WHAT TO PRODUCE
Rewrite the box blur assignment text, beginning at "A kernel is" and stopping after "parallelizing its implementation.", with "computationally cheap" replaced by "inexpensive to compute".

--- TEXT ---

We now have everything we need to start implementing the parallel box filter.


## The Box Blur Filter Kernel

In the first part of the assignment, we will implement the box blur filter
kernel method.
A kernel is a method that computes the resulting value of a single pixel.
The kernel method is typically computationally cheap and is not worth
parallelizing its implementation.
However, as we will later see, we can apply the same kernel method to different
pixels in parallel.

![kernel](kernel.png)

The `boxBlurKernel` method takes the source image `src`, coordinates `x` and `y`
of the pixel, and the `radius` of the blur.
It returns the resulting average value of the surrounding pixels.
We compute the average value by separating the pixel into four channels,
computing the average of each of the channels,
and using the four average values to produce the final pixel value.
In the previous figure, the `radius` parameter is equal to `1` and the average
is computed from `9` pixels.

You can find its signature in the package object of this assignment:

    def boxBlurKernel(src: Img, x: Int, y: Int, radius: Int): RGBA

Implement the `boxBlurKernel` method.
Use two nested `while`-loops.
Make sure that the pixels at the image edges are affected only by the
pixels inside the image (hint: use the `clamp` method from the package object).


## Vertical Stripping Box Blur

We can now implement the parallel box blur filter.
Note that the `boxBlurKernel` method is relatively inexpensive.

--- SUPPLIED MATERIAL ---

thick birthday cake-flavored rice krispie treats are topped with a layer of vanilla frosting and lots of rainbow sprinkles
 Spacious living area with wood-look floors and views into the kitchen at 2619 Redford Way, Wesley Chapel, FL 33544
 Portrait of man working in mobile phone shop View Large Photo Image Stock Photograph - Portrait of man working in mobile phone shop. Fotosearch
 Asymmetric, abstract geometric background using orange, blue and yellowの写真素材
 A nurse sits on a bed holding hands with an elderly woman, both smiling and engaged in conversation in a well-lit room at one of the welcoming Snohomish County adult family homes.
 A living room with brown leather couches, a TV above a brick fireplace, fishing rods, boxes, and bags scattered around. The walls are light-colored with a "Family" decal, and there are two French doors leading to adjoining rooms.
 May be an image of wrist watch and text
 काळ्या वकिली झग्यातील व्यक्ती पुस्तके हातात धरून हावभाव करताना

---

RESPONSE TO THE TASK
A kernel is a method that computes the resulting value of a single pixel.
The kernel method is typically inexpensive to compute and is not worth
parallelizing its implementation.